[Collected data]
= = =

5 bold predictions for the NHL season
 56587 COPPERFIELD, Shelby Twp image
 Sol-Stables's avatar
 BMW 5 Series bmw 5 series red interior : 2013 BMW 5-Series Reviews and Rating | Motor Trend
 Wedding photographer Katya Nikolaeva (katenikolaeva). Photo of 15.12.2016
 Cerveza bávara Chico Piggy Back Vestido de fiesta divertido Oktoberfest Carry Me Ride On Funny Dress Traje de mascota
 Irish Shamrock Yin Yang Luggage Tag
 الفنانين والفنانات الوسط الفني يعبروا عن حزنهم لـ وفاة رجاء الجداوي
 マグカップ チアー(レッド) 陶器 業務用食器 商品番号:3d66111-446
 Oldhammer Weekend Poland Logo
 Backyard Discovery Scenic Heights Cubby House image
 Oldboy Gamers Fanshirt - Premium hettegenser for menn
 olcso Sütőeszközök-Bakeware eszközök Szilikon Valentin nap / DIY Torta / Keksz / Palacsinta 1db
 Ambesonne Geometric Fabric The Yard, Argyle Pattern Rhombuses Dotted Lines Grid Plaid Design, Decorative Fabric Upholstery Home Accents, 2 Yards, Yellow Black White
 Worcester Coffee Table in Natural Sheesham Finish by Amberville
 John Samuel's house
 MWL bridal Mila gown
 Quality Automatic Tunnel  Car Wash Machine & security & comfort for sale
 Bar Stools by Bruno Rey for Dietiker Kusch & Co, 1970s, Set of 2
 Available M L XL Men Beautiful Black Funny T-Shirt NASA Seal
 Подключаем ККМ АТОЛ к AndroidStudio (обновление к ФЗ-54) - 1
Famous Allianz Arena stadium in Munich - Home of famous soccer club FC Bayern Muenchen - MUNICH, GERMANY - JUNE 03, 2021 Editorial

= = =

§ Required action:
Look over the records above, and wherever a line contains the string "Funny", copy that line.

§ Task result:
 Cerveza bávara Chico Piggy Back Vestido de fiesta divertido Oktoberfest Carry Me Ride On Funny Dress Traje de mascota
 Available M L XL Men Beautiful Black Funny T-Shirt NASA Seal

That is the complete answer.